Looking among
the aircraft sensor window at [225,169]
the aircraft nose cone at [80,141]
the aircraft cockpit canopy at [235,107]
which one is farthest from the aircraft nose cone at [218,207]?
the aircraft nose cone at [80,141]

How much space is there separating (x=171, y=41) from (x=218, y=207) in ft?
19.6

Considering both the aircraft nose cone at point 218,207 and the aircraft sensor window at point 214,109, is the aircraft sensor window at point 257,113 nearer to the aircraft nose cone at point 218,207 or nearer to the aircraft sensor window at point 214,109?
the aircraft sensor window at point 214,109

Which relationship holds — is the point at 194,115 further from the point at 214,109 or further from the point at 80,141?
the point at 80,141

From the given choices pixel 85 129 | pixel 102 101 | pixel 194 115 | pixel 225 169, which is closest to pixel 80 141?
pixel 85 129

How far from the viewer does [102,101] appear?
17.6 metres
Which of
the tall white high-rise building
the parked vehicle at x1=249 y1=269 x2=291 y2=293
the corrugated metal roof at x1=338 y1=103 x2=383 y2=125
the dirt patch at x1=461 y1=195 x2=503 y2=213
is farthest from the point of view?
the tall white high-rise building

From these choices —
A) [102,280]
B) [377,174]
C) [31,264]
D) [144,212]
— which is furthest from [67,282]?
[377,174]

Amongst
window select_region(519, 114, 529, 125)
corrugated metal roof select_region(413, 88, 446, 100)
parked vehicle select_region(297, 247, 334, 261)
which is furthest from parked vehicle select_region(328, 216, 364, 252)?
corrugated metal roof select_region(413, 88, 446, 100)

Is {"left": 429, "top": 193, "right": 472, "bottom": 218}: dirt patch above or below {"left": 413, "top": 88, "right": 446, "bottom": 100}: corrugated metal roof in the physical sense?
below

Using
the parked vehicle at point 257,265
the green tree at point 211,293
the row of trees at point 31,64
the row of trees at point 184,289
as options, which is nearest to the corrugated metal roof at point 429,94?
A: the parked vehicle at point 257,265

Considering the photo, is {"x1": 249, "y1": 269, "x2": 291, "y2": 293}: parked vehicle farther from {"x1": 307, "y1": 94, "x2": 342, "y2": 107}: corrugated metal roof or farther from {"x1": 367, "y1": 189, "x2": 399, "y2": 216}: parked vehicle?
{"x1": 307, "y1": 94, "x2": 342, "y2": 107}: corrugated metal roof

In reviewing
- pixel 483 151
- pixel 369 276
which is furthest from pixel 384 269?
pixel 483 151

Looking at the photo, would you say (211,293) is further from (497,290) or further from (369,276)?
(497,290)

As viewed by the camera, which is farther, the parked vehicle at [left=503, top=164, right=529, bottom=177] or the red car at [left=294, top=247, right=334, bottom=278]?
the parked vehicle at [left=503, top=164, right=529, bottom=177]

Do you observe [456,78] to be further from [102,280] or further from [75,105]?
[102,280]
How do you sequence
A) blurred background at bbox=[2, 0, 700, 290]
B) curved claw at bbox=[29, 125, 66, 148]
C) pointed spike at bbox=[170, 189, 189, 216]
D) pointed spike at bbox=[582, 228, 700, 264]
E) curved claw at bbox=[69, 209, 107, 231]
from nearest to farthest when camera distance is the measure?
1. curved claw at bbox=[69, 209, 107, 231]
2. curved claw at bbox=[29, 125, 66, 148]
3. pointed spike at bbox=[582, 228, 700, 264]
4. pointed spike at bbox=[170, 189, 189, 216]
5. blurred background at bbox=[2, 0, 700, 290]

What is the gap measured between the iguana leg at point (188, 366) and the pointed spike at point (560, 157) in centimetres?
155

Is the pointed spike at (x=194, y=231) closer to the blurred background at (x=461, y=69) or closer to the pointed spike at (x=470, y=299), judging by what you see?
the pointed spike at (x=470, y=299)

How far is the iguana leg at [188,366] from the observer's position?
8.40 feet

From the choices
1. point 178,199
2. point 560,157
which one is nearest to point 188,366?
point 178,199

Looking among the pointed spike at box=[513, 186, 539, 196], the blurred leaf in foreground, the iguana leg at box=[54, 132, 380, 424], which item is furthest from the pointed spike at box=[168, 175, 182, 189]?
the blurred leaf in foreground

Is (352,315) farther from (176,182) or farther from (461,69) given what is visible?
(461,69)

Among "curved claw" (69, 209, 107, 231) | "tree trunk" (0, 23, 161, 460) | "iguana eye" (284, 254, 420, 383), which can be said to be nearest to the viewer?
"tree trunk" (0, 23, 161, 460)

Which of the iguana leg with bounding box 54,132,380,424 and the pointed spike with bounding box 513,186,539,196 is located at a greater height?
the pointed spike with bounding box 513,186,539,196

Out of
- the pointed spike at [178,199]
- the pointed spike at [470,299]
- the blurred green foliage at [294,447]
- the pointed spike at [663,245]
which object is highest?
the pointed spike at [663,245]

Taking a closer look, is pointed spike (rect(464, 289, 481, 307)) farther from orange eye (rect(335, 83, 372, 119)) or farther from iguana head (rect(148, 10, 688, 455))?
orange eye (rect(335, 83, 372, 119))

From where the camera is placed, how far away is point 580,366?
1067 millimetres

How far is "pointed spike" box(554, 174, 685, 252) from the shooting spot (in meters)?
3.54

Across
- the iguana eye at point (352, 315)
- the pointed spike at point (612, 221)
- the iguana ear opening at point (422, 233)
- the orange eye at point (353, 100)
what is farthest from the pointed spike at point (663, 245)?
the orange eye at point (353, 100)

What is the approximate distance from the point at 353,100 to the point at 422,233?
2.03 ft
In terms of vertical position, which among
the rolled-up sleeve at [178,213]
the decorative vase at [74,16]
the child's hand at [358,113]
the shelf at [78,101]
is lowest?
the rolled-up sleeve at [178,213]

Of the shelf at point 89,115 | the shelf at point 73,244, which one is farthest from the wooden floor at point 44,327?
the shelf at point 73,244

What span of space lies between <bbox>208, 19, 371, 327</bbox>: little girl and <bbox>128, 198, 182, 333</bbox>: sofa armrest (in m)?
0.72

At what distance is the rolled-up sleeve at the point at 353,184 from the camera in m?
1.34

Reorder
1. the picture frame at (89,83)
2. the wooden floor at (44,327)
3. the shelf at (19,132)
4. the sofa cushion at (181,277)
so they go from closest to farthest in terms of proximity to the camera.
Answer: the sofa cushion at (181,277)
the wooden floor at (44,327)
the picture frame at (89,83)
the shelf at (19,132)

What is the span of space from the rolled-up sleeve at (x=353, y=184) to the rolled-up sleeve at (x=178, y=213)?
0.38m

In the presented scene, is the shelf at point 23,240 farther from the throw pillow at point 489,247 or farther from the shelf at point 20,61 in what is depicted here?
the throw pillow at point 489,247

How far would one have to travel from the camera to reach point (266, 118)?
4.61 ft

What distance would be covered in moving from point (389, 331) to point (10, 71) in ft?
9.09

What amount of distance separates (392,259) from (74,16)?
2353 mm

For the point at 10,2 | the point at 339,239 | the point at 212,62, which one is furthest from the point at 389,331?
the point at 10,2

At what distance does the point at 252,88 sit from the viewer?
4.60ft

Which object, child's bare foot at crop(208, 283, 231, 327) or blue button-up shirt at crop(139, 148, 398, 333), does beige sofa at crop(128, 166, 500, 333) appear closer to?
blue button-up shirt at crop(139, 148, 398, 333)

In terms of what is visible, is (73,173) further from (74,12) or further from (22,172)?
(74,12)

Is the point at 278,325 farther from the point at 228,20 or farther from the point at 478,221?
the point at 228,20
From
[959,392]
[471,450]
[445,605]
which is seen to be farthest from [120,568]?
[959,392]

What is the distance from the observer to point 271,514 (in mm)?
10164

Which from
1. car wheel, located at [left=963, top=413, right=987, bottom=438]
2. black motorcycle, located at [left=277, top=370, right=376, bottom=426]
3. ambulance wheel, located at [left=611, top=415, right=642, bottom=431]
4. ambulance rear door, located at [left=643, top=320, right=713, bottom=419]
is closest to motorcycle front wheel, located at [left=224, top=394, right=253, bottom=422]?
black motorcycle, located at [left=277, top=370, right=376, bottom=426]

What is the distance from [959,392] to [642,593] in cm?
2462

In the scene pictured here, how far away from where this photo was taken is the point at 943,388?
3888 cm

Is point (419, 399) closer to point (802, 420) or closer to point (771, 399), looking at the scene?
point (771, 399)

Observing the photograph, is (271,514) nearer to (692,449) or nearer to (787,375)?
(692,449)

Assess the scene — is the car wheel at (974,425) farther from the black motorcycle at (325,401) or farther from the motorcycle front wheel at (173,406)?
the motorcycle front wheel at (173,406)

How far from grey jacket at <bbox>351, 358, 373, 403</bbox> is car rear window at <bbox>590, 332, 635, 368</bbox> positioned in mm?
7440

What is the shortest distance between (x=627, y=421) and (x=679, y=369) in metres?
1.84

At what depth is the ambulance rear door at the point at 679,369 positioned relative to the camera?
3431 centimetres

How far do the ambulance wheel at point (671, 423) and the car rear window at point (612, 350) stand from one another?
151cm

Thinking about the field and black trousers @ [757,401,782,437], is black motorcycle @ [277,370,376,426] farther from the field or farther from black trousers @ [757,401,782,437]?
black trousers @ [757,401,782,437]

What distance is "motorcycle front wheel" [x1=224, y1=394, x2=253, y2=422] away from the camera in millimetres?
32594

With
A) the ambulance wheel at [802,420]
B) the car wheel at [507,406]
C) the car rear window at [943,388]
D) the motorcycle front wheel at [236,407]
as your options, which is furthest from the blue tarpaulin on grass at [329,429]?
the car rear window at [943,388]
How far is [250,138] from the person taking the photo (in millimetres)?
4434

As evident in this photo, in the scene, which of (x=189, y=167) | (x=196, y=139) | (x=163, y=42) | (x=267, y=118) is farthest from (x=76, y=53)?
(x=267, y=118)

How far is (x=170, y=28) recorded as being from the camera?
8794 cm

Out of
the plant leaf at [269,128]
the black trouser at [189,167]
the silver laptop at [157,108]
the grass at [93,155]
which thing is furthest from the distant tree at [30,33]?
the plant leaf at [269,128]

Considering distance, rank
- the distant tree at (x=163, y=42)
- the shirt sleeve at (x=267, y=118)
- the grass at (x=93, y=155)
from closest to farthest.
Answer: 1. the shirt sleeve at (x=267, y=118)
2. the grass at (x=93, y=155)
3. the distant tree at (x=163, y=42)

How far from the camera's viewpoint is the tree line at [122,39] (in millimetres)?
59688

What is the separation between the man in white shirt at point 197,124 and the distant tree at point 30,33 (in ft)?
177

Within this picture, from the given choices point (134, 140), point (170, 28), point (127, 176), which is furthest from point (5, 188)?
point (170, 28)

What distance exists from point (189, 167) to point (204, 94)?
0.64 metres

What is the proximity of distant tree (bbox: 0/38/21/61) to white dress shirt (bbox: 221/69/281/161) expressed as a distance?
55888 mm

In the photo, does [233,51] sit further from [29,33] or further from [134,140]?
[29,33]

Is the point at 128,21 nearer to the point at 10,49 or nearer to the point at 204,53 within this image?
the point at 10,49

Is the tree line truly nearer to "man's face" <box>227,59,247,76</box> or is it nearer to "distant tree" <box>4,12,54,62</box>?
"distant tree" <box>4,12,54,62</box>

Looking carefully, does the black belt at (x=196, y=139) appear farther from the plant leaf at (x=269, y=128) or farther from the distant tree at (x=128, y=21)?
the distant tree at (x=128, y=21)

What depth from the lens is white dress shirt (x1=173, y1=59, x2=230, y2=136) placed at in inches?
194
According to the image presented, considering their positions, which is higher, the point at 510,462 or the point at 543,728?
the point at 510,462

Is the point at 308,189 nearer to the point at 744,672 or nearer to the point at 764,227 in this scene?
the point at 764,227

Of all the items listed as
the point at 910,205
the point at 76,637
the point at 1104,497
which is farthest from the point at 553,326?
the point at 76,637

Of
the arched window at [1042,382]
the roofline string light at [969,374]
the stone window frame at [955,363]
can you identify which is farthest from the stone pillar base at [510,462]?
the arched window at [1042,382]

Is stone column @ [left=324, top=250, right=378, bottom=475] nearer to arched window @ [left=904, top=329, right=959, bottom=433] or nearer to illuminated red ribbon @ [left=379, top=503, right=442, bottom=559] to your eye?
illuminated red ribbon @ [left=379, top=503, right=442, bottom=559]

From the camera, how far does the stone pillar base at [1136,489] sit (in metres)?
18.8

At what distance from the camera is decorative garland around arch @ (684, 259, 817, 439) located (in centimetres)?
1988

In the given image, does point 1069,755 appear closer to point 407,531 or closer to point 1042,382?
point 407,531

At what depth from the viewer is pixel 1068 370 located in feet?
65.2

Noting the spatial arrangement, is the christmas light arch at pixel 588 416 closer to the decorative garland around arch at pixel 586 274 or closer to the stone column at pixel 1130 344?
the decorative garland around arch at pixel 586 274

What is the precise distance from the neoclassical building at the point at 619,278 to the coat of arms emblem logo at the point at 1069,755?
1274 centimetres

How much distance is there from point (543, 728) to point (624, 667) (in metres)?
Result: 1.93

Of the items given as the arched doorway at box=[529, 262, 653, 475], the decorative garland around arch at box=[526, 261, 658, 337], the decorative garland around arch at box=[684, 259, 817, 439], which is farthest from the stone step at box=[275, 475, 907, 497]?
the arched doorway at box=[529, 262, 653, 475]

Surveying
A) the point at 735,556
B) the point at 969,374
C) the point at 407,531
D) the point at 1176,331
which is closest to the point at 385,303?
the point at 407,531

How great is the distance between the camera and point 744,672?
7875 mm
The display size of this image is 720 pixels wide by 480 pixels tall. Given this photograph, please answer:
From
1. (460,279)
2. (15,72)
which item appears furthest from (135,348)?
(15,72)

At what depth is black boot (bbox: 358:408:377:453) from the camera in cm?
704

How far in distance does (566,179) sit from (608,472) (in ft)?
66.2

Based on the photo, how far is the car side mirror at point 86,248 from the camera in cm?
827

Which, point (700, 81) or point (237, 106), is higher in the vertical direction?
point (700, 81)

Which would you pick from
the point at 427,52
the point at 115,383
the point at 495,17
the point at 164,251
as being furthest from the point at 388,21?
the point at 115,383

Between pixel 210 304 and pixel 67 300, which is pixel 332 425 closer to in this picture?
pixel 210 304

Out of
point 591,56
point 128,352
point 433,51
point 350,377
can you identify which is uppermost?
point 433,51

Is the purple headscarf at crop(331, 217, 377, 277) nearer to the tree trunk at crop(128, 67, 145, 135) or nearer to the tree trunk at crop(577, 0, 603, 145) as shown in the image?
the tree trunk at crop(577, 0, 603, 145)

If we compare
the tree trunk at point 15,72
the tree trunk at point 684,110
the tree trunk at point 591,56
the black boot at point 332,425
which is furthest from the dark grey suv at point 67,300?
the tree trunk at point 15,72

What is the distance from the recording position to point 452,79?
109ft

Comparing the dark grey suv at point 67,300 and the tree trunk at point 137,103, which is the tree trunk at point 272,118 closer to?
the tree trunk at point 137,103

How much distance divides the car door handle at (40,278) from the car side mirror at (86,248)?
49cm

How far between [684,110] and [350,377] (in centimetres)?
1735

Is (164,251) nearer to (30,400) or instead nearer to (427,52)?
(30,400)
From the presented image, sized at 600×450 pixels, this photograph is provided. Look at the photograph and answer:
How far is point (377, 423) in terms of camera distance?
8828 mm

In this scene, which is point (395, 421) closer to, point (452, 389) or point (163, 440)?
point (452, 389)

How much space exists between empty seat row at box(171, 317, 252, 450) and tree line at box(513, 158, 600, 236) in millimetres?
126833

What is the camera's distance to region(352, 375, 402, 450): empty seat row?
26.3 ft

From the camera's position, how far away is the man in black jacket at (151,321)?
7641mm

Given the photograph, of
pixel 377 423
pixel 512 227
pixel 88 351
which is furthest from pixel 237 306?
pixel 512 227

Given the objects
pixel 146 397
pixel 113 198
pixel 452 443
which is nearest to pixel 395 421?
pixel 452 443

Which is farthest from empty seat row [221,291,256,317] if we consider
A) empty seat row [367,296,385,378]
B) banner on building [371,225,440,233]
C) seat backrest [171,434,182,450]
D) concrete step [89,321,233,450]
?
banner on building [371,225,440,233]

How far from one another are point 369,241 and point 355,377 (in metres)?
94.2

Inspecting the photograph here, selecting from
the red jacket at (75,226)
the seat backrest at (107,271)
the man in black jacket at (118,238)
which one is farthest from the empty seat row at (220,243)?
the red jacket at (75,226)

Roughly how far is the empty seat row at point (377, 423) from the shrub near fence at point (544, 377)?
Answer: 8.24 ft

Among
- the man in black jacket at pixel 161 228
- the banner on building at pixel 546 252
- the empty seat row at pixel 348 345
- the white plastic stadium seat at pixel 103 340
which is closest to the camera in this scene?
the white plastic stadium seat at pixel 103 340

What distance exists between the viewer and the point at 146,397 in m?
──────
> JOB
Reproduce word for word the lines of the records, starting with the line that contains "Inspecting the photograph" and continuing through the final line of the records, including both ends.

> EXPECTED ANSWER
Inspecting the photograph here, selecting from
the red jacket at (75,226)
the seat backrest at (107,271)
the man in black jacket at (118,238)
which one is farthest from the empty seat row at (220,243)?
the red jacket at (75,226)

Roughly how far is the empty seat row at point (377, 423) from the shrub near fence at point (544, 377)?
Answer: 8.24 ft

Among
- the man in black jacket at pixel 161 228
- the banner on building at pixel 546 252
- the empty seat row at pixel 348 345
- the white plastic stadium seat at pixel 103 340
which is closest to the camera in this scene?
the white plastic stadium seat at pixel 103 340

What distance exists between the viewer and the point at 146,397 in m?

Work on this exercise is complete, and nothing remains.